Marketers are divided in their response to a potential TikTok ban. Some remain unruffled about continuing to spend on TikTok to maximise reach now, while others are “refraining from boosting spending on the app”, according to The Information. Such ad spend is often split among your typical mainstream social media channels – decreasing spend on TikTok means bigger pockets for Instagram and Facebook. While advertising on TikTok means an effective, sound-on, full-screen video ad format that fits intrinsically into the larger feed, placing higher allocation of resources on more established platforms such as Facebook and Instagram in relation to newer platforms like TikTok can be a safer bet for marketers.
How then should marketers recalibrate their social media strategy? Here’s some ways marketers could minimise the effects of a potential TikTok ban:
- Diversify social spend. Whichever your approach to spending on TikTok, avoid relying too much on one platform only. Industry experts are cautioning advertisers against putting all their eggs in one basket ahead of potential bans in the US or other regions. Luckily, the other social media giants have their own short-form, vertical video alternatives – you might already be familiar with YouTube’s Shorts and Instagram’s Reels which have also gained popularity. Consider establishing or strengthening brand presence on these platforms and building awareness with their followers, if you have not already.
- Capture the TikTok ‘flavour’, whether on existing brand channels or new ones. Should it be absent, users will be flocking to other channels for the raw, unfiltered content TikTok is known for. Find ways to incorporate this content that TikTok users crave, whilst retaining your brand’s consistent, unique persona.
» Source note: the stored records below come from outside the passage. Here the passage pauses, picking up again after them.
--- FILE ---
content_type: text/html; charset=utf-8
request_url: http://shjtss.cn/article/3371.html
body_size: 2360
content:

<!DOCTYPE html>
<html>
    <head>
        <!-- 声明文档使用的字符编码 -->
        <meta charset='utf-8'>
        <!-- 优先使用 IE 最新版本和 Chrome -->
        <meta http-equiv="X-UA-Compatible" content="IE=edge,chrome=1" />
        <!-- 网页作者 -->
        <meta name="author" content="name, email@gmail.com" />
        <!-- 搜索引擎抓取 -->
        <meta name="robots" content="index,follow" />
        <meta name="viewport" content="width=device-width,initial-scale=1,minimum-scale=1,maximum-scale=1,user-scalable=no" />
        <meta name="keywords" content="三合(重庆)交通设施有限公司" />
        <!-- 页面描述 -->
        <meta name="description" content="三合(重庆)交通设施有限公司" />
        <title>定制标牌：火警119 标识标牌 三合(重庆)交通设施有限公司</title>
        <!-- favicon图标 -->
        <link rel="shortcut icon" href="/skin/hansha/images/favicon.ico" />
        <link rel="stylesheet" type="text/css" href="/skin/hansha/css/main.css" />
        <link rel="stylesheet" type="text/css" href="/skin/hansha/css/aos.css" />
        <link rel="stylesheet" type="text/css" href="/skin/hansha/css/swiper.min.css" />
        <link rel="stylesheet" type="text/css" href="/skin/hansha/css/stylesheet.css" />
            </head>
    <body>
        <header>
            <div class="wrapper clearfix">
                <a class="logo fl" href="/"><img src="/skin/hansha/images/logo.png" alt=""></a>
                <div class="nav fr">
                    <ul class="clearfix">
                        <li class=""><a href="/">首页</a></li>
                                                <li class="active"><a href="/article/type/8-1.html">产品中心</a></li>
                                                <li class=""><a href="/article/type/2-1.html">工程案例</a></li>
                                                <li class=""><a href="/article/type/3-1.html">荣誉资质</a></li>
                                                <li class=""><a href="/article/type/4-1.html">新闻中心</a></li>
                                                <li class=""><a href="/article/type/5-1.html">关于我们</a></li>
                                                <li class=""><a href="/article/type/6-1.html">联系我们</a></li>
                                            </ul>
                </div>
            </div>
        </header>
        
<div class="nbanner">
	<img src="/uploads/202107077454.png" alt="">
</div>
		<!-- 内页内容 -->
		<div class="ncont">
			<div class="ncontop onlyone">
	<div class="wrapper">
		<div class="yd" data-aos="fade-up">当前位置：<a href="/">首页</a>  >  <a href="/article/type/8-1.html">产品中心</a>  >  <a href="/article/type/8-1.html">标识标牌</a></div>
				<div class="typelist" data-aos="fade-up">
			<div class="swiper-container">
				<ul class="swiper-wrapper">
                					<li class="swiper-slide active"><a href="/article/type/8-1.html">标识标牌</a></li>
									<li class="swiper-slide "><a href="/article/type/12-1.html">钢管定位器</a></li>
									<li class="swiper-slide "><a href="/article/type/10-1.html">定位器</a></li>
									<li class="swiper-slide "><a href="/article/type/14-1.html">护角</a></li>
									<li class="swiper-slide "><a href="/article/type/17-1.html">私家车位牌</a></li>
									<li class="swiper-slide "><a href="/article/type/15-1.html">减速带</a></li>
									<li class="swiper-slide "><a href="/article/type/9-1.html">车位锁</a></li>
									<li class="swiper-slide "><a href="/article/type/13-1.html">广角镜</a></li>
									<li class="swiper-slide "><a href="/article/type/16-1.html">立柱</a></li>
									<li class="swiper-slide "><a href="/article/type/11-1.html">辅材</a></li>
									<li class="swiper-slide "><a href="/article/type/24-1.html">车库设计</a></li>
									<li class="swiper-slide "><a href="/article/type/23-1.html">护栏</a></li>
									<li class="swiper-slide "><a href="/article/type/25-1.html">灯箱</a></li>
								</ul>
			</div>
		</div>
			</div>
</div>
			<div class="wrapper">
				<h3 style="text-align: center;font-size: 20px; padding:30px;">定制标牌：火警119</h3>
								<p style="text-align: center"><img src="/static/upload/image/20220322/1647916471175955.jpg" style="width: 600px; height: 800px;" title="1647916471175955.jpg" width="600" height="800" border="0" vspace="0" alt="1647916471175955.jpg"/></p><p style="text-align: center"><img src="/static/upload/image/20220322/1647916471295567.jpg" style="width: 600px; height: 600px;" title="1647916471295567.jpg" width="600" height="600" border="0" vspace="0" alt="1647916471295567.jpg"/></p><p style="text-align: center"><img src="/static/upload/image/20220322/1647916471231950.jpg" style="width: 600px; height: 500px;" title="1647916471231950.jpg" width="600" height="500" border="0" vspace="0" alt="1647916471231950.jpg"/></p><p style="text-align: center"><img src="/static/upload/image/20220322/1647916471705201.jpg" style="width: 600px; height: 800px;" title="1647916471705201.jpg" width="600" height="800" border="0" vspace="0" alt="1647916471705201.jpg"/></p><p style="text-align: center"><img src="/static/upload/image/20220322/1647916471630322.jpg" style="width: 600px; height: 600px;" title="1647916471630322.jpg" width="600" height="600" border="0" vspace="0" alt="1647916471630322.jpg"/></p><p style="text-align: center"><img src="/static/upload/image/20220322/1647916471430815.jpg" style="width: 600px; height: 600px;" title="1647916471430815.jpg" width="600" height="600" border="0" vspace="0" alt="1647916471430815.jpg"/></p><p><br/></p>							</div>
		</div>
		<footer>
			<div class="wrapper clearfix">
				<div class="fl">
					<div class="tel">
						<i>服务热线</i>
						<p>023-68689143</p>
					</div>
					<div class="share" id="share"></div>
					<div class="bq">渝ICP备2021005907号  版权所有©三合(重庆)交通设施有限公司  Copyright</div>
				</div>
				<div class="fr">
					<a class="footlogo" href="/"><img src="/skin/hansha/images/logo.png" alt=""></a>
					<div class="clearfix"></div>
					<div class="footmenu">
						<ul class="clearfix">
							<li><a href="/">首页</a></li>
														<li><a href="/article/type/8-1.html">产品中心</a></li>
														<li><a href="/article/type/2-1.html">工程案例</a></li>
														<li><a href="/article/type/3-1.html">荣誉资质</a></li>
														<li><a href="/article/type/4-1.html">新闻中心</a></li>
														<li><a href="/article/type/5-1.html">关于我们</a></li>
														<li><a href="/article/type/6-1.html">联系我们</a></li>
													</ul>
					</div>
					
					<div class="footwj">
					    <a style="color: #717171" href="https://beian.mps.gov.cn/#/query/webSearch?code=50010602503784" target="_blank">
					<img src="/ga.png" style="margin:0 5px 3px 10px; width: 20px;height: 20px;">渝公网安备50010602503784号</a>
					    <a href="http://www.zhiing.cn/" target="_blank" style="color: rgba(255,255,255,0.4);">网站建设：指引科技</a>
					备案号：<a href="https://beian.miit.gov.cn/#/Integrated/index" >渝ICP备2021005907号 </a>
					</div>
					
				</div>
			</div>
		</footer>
- Explore other avenues of ad spend beyond traditional social videos and posts. Get creative to connect with Gen Zs, who frequent a multitude of platforms for their entertainment needs. Think out the box beyond like-for-like posts and employ experiences that offer different facets of engagement – for example, give livestream video a try or experiment with filters and gamification elements.
Making your brand present is just the first step. Making your brand relevant and engaging for your audience in the midst of uncertainty can be much more difficult. Besides engaging the right platforms, be sure to invest in developing a consistent, strong brand identity that can hold up across platforms.